The ex-home secretary quit the Cabinet after she "inadvertently misled" the Home Affairs Select Committee over targets for the removal of illegal immigrants.
But a report into the row found officials repeatedly gave her wrong information and then failed to clear up the problem.
Ms Rudd said: "There are elements of this report which just show that, unfortunately, that area of the department did not have a grip on what was going on.
"I hope that there will be changes made as a result of this report so that people get a better service from Immigration Enforcement."
On BBC Radio 4’s Today programme, she questioned why the report had been "sat on for nearly six months".
"There were a series of leaks during the past year at quite a high level that were definitely intended to embarrass me," she said.
The report could clear the way for Theresa May to promote the Hastings and Rye MP back into the Cabinet - Ms Rudd said it was now "up to the Prime Minister" whether she returns to the front bench.
The document, , reveals she asked officials for advice on targets before her ill-fated appearance at the Home Affairs Committee in April at the height of the scandal over the treatment of the Windrush generation.
The report, written by Sir Alex Allan, the Prime Minister’s adviser on ministerial standards, says "crossed wires" contributed to Ms Rudd’s downfall.
She "was not supported as she should have been" by her officials before, during and after the committee appearance on April 25.
"In preparations immediately before the hearing, the home secretary asked 'Are there removals targets?' and was told 'No'. This led to her denial in the hearing," writes Sir Alex in an executive summary.
He adds: "I cannot establish how she was given this reply: the most likely explanation is crossed wires between her special adviser and her private office."
The following day, however, she returned to the House to admit Immigration Enforcement managers did use "local targets".
A note later emerged referring to a target for enforced returns and progress towards a 10% increase "which we promised the Home Secretary earlier this year".

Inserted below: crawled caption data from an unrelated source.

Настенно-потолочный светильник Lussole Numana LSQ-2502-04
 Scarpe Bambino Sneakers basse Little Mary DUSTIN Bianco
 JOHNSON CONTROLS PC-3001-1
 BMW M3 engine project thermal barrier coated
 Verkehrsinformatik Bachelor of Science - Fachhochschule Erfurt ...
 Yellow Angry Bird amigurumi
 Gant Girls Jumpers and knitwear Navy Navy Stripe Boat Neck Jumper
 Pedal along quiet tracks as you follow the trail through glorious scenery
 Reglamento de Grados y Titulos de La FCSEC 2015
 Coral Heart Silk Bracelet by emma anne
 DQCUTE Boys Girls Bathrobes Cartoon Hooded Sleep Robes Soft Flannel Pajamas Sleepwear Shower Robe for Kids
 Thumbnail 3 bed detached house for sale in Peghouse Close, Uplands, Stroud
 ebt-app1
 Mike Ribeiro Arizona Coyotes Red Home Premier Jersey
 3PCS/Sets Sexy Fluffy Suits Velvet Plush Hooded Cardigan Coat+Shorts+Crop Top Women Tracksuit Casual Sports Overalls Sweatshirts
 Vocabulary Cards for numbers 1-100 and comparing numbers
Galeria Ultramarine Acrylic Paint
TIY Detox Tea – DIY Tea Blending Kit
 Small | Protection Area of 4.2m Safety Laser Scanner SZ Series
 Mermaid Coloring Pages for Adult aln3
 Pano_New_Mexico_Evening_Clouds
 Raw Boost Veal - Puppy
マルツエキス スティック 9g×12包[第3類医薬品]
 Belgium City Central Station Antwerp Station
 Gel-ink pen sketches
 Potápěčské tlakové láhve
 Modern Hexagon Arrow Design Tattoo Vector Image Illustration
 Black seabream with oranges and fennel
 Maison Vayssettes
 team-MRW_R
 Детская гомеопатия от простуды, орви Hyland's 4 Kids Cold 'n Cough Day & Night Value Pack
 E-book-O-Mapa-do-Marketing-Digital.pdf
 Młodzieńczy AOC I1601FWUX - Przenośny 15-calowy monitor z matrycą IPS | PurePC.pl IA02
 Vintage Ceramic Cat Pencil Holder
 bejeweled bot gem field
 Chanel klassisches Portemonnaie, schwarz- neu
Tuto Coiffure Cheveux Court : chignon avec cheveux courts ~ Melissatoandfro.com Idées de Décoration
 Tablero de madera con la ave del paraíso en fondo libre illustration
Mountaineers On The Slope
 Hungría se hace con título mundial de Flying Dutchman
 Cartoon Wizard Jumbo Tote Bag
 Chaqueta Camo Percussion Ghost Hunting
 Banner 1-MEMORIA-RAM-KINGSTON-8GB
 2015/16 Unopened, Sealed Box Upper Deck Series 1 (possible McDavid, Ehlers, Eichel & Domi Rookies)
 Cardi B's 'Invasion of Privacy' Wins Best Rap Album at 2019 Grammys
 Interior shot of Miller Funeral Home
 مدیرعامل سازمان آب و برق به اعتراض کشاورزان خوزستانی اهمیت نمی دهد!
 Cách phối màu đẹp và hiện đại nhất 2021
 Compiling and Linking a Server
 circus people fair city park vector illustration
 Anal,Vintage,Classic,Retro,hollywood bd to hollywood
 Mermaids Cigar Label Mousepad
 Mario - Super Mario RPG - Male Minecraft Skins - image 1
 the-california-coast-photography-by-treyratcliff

Sir Alex wrote, following the then home secretary’s answers at the committee there were "confused email exchanges trying to establish the position on targets".
"The home secretary (was) never provided with a briefing that might have allowed (her) to put the correct position on the record," the report said.
The report singles out for criticism the "less than satisfactory performance" of then director-general for immigration enforcement Hugh Ind, who has since moved to a different role in Whitehall.